Comfort eating
The hypermarket south of Argeles-sur-mer has an ‘international’ aisle – favourite foods from other countries. The British section tells the passer-by what it is that sells – the shelves are filled with an eclectic range of foodstuffs. There is HP Sauce, Marmite, McVities Digestive biscuits, even cans of Dr Pepper.
Certain food seems important at certain times, particularly when you are away from home. I once bought a bar of Cadbury’s Fruit & Nut for no reason other than feeling depressed and far from loved ones.
Arriving on the Filipino island of Negros in January 1991, a board for a local cinema advertised the screening of ‘To Kill a Priest’, a fictional story inspired by the priest who was murdered during the suppression of Solidarity in 1980s Poland. Our Filipino companion looked at it, ‘They don’t need that film here; a priest is already dead’.

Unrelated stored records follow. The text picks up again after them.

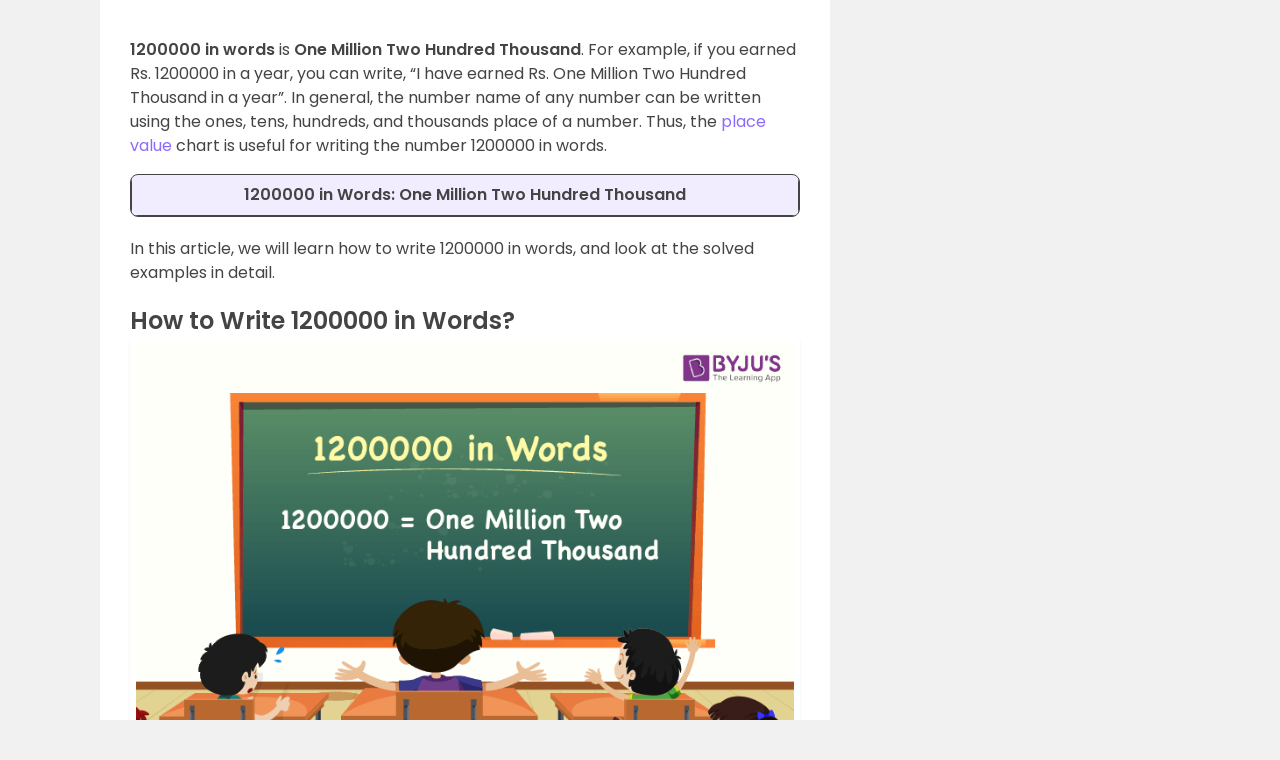

--- FILE ---
content_type: text/html; charset=utf-8
request_url: https://www.google.com/recaptcha/api2/aframe
body_size: 181
content:
<!DOCTYPE HTML><html><head><meta http-equiv="content-type" content="text/html; charset=UTF-8"></head><body><script nonce="5nwU0wJvcc3Etq0a3JIjeg">/** Anti-fraud and anti-abuse applications only. See google.com/recaptcha */ try{var clients={'sodar':'https://pagead2.googlesyndication.com/pagead/sodar?'};window.addEventListener("message",function(a){try{if(a.source===window.parent){var b=JSON.parse(a.data);var c=clients[b['id']];if(c){var d=document.createElement('img');d.src=c+b['params']+'&rc='+(localStorage.getItem("rc::a")?sessionStorage.getItem("rc::b"):"");window.document.body.appendChild(d);sessionStorage.setItem("rc::e",parseInt(sessionStorage.getItem("rc::e")||0)+1);localStorage.setItem("rc::h",'1768741004440');}}}catch(b){}});window.parent.postMessage("_grecaptcha_ready", "*");}catch(b){}</script></body></html>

A priest of the Philippine Independent Church had been shot dead by right-wing gunmen outside a cafe; his crime had been to speak for land rights for peasants. Someone did not like what he was saying and had him killed in public.
Going to his wake was an experience never forgotten – a mixture of apprehension, fear and admiration. The gauntlet of paramilitary checkpoints, where a small group of Europeans elicited not much more than curiosity and casual contempt, would also have been experienced by friends and colleagues of the priest, whose lives would have been in danger from those asking them questions.
Paying our respects and journeying back to the city, the comfortable hotel, with its en suite facilities and colour television in every room, seemed surreal, a place entirely detached from the blood and death context in which it was situated.
Sitting in the bar, trying to come to terms with all that happened during the course of the evening, a waiter came to take an order for drinks. ‘A gin and tonic, please’.
Beer would have been the usual order, San Miguel is very good: I drank a glass in a cafe this afternoon. In retrospect, it seemed like a seeking after comfort; the drink of polite gatherings before polite dinners; the drink of clergy sitting down with friends.
The drinks finished, it was time to go to our rooms. The hotel had a small shop; in the middle of the counter was a bar of Cadbury’s Fruit and Nut. While the others drifted off, I bought the tiny bar of chocolate. For the Philippines, it was hideously expensive, 90 Pesos, which at the time was equivalent to about £1.80. Guiltily eating it, square by square, its taste lingered down the years.
There is undoubtedly published research into the eating of comfort foods and presumably the owners of the hypermarket know exactly what people want. Perhaps even 20-odd years ago, the owners of that hotel knew what it was that people wanted when home was a place a long way off.